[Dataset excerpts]
-- Opening Marker --

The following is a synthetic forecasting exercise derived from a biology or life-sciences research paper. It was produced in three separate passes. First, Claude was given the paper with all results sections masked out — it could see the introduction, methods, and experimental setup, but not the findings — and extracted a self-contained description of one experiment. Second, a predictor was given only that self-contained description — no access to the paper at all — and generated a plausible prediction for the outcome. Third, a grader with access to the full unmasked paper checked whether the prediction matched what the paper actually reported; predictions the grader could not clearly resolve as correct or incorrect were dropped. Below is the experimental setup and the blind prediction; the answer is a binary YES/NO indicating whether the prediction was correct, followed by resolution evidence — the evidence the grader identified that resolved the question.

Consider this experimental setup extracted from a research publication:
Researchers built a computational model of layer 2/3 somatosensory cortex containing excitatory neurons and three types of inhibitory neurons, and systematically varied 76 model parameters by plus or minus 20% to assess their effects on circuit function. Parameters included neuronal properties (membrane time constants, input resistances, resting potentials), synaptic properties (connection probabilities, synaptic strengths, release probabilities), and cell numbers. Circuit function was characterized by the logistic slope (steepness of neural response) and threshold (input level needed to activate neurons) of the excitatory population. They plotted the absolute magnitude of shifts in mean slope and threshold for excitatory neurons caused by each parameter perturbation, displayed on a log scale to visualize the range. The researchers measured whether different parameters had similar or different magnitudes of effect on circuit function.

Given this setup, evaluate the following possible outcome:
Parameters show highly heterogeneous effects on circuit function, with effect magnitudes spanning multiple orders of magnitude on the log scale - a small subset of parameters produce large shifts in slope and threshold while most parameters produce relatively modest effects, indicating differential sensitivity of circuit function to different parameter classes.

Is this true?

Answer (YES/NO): YES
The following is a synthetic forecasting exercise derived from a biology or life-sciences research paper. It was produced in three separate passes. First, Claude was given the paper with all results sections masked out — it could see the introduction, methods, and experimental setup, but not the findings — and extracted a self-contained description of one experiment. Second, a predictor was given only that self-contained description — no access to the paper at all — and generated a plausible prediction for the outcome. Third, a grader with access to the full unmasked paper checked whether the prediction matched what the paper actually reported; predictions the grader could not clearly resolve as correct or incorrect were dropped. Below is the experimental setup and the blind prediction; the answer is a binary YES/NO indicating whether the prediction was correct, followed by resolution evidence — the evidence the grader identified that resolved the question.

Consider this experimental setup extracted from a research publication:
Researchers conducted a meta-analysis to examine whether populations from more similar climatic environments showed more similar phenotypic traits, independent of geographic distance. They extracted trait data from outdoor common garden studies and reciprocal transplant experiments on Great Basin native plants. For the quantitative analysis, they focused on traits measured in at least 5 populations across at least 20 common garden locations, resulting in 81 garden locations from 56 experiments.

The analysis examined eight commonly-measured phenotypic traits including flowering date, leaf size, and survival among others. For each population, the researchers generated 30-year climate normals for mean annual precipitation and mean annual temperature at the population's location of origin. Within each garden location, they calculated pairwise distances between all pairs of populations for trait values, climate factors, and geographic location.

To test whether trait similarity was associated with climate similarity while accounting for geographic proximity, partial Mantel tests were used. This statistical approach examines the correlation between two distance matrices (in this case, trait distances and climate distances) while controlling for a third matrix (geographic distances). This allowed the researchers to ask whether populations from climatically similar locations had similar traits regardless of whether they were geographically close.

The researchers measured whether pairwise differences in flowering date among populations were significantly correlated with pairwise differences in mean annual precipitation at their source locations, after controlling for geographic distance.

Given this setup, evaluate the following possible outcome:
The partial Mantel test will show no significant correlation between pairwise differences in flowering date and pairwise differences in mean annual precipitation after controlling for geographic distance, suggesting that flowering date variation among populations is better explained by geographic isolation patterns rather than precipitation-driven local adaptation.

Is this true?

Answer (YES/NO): NO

-- Closing Marker --

Each line of the data should be reproduced exactly as it appears.

The following is a synthetic forecasting exercise derived from a biology or life-sciences research paper. It was produced in three separate passes. First, Claude was given the paper with all results sections masked out — it could see the introduction, methods, and experimental setup, but not the findings — and extracted a self-contained description of one experiment. Second, a predictor was given only that self-contained description — no access to the paper at all — and generated a plausible prediction for the outcome. Third, a grader with access to the full unmasked paper checked whether the prediction matched what the paper actually reported; predictions the grader could not clearly resolve as correct or incorrect were dropped. Below is the experimental setup and the blind prediction; the answer is a binary YES/NO indicating whether the prediction was correct, followed by resolution evidence — the evidence the grader identified that resolved the question.

Consider this experimental setup extracted from a research publication:
Researchers built a computational model of layer 2/3 somatosensory cortex containing excitatory neurons and three types of inhibitory neurons, and systematically varied 76 model parameters by plus or minus 20% to assess their effects on circuit function. Parameters included neuronal properties (membrane time constants, input resistances, resting potentials), synaptic properties (connection probabilities, synaptic strengths, release probabilities), and cell numbers. Circuit function was characterized by the logistic slope (steepness of neural response) and threshold (input level needed to activate neurons) of the excitatory population. They plotted the absolute magnitude of shifts in mean slope and threshold for excitatory neurons caused by each parameter perturbation, displayed on a log scale to visualize the range. The researchers measured whether different parameters had similar or different magnitudes of effect on circuit function.

Given this setup, evaluate the following possible outcome:
Parameters show highly heterogeneous effects on circuit function, with effect magnitudes spanning multiple orders of magnitude on the log scale - a small subset of parameters produce large shifts in slope and threshold while most parameters produce relatively modest effects, indicating differential sensitivity of circuit function to different parameter classes.

Is this true?

Answer (YES/NO): YES
The following is a synthetic forecasting exercise derived from a biology or life-sciences research paper. It was produced in three separate passes. First, Claude was given the paper with all results sections masked out — it could see the introduction, methods, and experimental setup, but not the findings — and extracted a self-contained description of one experiment. Second, a predictor was given only that self-contained description — no access to the paper at all — and generated a plausible prediction for the outcome. Third, a grader with access to the full unmasked paper checked whether the prediction matched what the paper actually reported; predictions the grader could not clearly resolve as correct or incorrect were dropped. Below is the experimental setup and the blind prediction; the answer is a binary YES/NO indicating whether the prediction was correct, followed by resolution evidence — the evidence the grader identified that resolved the question.

Consider this experimental setup extracted from a research publication:
Researchers conducted a meta-analysis to examine whether populations from more similar climatic environments showed more similar phenotypic traits, independent of geographic distance. They extracted trait data from outdoor common garden studies and reciprocal transplant experiments on Great Basin native plants. For the quantitative analysis, they focused on traits measured in at least 5 populations across at least 20 common garden locations, resulting in 81 garden locations from 56 experiments.

The analysis examined eight commonly-measured phenotypic traits including flowering date, leaf size, and survival among others. For each population, the researchers generated 30-year climate normals for mean annual precipitation and mean annual temperature at the population's location of origin. Within each garden location, they calculated pairwise distances between all pairs of populations for trait values, climate factors, and geographic location.

To test whether trait similarity was associated with climate similarity while accounting for geographic proximity, partial Mantel tests were used. This statistical approach examines the correlation between two distance matrices (in this case, trait distances and climate distances) while controlling for a third matrix (geographic distances). This allowed the researchers to ask whether populations from climatically similar locations had similar traits regardless of whether they were geographically close.

The researchers measured whether pairwise differences in flowering date among populations were significantly correlated with pairwise differences in mean annual precipitation at their source locations, after controlling for geographic distance.

Given this setup, evaluate the following possible outcome:
The partial Mantel test will show no significant correlation between pairwise differences in flowering date and pairwise differences in mean annual precipitation after controlling for geographic distance, suggesting that flowering date variation among populations is better explained by geographic isolation patterns rather than precipitation-driven local adaptation.

Is this true?

Answer (YES/NO): NO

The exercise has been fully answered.